- Избранный отрывок
════════

Распад. Судьба советского критика: 40—50-е годы — страница 19 из 73


Данин рассказывает Тарасенкову, что Вишневский ответил тем, что зарубил его статью о Симонове. Однако положительным итогом того вечера было то, что Вишневский отказался от мысли писать о Борисе Пастернаке.

«Одной гадости в нашей критике будет меньше», — заключает Данин, и по этому вопросу у них с Тарасенковым, несомненно, царит полное согласие.


Вишневский оставляет в дневнике свою запись о той встрече.

Были С. Разумовская, Данин и Казакевич. Побеседовали, пригласили к ужину. <…> Завязался спор с Даниным — о Пастернаке: он осторожно его защищал, цитировал, увлекаясь, — эти, мол, люди не могут сдвинуться со своих «студенческих» позиций. «Ах, самобытное, честное… Вот Маяковский подходил к нему как к другу. Спорил, заставлял писать «1905 год» и что вышло»?

Пастернак, в 1941 году удирающий из Москвы и нащупывающий в кармане письма немецких друзей-поэтов, — для меня всегда неприятен[84].

Сколько раз Вишневскому и говорили и писали, что у Пастернака с собой были письма Рильке, австрийского поэта (умершего в 1926 году), который был знаменитым пропагандистом русской поэзии в Европе. Но Вишневский слышит то, что хочет.

На самом деле, таков механизм слухов, очень часто их просто невозможно опровергнуть, потому что так «хотят» слышать, это некий ответ на запрос определенной части общества. Вишневскому необходимо было, чтобы Пастернак изменял родине, переползал с письмами врагов в стан неприятеля, вынашивал тайные планы сдачи СССР.

════════

- Вопросы по материалу
1 > Воспроизведите дословно часть отрывка о Вишневском и Пастернаке: между словами «Вишневский оставляет в» и «то, что хочет.» включительно.
2 > Продолжите, пожалуйста, отрывок о Вишневском и Пастернаке с того места, на котором он заканчивается.

════════

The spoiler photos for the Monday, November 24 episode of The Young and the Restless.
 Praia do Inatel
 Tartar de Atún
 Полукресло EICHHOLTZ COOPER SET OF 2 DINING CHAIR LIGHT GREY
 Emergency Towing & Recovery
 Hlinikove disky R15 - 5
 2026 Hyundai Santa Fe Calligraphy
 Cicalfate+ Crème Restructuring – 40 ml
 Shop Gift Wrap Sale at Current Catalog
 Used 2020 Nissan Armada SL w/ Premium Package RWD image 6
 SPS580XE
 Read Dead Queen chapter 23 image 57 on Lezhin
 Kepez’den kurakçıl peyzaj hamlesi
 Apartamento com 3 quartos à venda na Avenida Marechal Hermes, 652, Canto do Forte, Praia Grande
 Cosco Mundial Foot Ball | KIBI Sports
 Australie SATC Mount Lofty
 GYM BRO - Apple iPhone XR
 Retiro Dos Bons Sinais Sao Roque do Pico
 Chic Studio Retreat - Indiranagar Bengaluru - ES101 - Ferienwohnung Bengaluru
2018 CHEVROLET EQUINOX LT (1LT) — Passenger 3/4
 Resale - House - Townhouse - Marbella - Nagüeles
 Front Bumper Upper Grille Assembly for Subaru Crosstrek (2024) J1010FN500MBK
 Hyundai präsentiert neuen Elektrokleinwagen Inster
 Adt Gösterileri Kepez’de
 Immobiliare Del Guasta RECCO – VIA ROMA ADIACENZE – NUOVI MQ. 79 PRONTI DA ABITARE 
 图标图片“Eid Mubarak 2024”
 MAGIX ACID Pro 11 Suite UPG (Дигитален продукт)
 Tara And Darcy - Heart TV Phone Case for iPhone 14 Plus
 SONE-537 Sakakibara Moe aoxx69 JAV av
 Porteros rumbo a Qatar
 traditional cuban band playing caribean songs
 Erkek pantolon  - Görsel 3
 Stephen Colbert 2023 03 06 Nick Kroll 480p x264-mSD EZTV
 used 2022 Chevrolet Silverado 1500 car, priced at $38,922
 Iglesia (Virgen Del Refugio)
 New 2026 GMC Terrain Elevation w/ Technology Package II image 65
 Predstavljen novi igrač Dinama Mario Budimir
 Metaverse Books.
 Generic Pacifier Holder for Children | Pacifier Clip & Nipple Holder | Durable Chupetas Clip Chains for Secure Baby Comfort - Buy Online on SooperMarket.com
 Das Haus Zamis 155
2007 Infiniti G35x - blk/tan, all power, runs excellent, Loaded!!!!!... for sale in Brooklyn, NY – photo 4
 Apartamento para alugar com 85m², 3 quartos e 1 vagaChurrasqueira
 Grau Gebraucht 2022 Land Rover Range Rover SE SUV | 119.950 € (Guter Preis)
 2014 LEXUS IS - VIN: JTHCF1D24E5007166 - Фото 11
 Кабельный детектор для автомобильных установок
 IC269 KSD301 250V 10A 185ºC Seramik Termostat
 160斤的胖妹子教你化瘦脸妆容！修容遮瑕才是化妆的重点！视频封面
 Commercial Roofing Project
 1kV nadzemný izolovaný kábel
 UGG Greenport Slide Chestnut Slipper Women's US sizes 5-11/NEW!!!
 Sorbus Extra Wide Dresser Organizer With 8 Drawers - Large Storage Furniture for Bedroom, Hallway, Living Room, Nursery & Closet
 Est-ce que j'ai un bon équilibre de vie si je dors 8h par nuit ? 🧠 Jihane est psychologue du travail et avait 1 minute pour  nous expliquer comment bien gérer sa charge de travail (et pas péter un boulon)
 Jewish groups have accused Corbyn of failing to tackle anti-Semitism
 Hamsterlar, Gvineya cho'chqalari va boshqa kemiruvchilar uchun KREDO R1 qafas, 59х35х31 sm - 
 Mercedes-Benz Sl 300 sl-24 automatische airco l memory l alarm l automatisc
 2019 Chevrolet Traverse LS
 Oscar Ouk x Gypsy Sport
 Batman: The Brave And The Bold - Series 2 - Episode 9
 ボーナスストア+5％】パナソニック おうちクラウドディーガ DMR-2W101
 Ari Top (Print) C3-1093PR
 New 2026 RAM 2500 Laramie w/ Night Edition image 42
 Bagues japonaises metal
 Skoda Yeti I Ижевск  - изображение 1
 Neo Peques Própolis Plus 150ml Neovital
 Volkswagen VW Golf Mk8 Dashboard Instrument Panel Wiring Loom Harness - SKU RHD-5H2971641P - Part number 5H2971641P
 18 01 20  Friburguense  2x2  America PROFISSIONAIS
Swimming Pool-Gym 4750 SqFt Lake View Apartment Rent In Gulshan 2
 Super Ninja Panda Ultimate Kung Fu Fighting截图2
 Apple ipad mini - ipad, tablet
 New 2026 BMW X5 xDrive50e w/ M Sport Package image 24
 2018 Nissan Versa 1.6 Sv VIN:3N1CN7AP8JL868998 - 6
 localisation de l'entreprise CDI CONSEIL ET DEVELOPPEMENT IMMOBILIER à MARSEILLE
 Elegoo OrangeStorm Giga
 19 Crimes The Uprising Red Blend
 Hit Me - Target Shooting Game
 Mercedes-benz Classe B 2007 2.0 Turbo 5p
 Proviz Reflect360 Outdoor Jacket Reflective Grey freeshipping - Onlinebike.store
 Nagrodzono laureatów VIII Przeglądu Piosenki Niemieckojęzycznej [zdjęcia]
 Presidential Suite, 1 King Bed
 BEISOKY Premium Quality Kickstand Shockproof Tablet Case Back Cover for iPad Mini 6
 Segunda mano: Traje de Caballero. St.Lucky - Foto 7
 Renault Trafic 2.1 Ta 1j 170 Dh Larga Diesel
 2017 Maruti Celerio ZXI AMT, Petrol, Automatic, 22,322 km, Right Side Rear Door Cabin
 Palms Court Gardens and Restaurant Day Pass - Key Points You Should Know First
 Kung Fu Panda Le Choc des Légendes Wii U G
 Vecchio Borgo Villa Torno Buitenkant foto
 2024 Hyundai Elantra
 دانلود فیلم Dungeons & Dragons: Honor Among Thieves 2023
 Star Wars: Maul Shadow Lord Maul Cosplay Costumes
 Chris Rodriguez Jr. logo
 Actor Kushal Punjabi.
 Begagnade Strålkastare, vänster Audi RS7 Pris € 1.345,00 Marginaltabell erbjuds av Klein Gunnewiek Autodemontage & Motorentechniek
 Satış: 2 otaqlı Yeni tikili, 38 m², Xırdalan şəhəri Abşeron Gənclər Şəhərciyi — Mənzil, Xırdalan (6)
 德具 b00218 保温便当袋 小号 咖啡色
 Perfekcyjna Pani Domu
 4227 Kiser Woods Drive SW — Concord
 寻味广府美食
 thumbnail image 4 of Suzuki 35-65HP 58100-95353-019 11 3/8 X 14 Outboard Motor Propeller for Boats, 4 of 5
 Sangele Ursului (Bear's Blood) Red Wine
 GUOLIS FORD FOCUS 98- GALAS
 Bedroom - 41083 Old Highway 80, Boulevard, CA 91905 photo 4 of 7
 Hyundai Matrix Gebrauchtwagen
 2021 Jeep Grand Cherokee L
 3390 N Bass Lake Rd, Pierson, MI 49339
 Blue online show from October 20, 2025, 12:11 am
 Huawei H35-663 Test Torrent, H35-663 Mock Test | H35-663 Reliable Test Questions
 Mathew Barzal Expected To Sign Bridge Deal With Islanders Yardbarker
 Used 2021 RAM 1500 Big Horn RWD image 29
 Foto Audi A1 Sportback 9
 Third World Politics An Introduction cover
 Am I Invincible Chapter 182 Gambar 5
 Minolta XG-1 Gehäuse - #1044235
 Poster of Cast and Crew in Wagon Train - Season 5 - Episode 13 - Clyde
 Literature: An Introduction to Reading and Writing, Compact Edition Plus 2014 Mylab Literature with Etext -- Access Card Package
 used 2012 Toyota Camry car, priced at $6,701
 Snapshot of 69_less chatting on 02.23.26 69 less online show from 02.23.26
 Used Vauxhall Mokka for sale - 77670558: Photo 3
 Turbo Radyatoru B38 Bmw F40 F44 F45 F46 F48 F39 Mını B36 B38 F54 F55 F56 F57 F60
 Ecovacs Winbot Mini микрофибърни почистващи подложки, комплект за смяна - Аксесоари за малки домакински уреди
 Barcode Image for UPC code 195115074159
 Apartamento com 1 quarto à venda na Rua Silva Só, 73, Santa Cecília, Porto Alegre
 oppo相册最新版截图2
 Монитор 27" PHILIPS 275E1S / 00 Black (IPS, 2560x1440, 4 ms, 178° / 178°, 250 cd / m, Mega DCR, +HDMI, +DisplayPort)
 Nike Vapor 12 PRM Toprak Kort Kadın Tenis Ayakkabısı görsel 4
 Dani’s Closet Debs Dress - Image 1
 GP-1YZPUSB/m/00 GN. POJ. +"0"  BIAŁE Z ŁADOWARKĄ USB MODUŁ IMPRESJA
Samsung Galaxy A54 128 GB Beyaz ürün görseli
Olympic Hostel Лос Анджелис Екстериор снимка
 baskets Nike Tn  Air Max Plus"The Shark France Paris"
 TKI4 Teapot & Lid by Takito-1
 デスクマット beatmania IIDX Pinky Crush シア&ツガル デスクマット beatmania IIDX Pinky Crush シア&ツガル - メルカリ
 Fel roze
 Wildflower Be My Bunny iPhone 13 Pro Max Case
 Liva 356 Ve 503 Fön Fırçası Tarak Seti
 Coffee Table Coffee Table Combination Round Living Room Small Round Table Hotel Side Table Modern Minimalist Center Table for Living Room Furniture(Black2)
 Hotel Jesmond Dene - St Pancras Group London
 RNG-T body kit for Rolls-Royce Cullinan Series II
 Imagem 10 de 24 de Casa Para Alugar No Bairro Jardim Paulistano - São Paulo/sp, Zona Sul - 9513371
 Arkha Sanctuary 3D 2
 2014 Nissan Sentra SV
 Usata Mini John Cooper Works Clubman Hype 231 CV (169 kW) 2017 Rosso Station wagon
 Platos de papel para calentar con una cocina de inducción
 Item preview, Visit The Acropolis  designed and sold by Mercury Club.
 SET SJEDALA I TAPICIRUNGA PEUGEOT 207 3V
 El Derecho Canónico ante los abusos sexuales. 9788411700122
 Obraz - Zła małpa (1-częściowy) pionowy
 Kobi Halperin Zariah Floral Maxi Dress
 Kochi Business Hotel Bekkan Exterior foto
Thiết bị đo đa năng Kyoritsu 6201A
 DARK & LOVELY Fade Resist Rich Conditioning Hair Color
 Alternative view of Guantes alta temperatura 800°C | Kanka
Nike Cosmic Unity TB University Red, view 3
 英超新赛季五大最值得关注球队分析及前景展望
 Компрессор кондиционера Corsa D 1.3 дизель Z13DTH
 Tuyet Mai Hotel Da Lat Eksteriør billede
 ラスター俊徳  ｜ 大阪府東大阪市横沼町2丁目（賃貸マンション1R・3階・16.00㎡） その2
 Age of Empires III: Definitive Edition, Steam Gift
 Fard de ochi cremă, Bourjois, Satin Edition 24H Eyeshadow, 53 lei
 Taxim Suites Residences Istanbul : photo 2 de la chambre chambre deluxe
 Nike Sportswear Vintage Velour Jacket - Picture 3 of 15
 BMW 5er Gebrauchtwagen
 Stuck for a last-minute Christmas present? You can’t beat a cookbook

════════

- Ответы к упражнению
1 >
Вишневский оставляет в дневнике свою запись о той встрече.

Были С. Разумовская, Данин и Казакевич. Побеседовали, пригласили к ужину. <…> Завязался спор с Даниным — о Пастернаке: он осторожно его защищал, цитировал, увлекаясь, — эти, мол, люди не могут сдвинуться со своих «студенческих» позиций. «Ах, самобытное, честное… Вот Маяковский подходил к нему как к другу. Спорил, заставлял писать «1905 год» и что вышло»?

Пастернак, в 1941 году удирающий из Москвы и нащупывающий в кармане письма немецких друзей-поэтов, — для меня всегда неприятен[84].

Сколько раз Вишневскому и говорили и писали, что у Пастернака с собой были письма Рильке, австрийского поэта (умершего в 1926 году), который был знаменитым пропагандистом русской поэзии в Европе. Но Вишневский слышит то, что хочет.

2 >
Первое отречение Тарасенкова от Пастернака

Возвращение назад

Вишневский написал Тарасенкову огромное письмо с разбором его старой статьи о Блоке и там же посвятил десяток страниц истории отношений Тарасенкова и Пастернака. Казалось бы, зачем ему надо было проделывать столь кропотливую работу? Прочитывать старые вырезки, сопоставлять статьи в энциклопедиях, где Тарасенков написал самые первые строчки о любимом поэте, находить довоенные стенограммы, где тот кается. Зачем все это было нужно Вишневскому? Конечно, он был графоман, но ведь мог бы писать длинные романы, а не письма о Пастернаке к старому товарищу. Тут была особая, хотя и советская, но не без достоевщины, психология. «Смирись!» — как бы призывает Тарасенкова Вишневский. Вспомни, каким покорным ты был в 1937 году, даром, что покорность та была под страхом гибели, однако как все было хорошо.

Ирония истории состоит в том, что Вишневский, искренне бросающийся выполнять любое движение власти, ровно через год после ухода Тарасенкова будет бит, по нелепому поводу — он не сможет понять, что пришли новые времена — потеряет бдительность, будет отставлен из журнала «Знамя».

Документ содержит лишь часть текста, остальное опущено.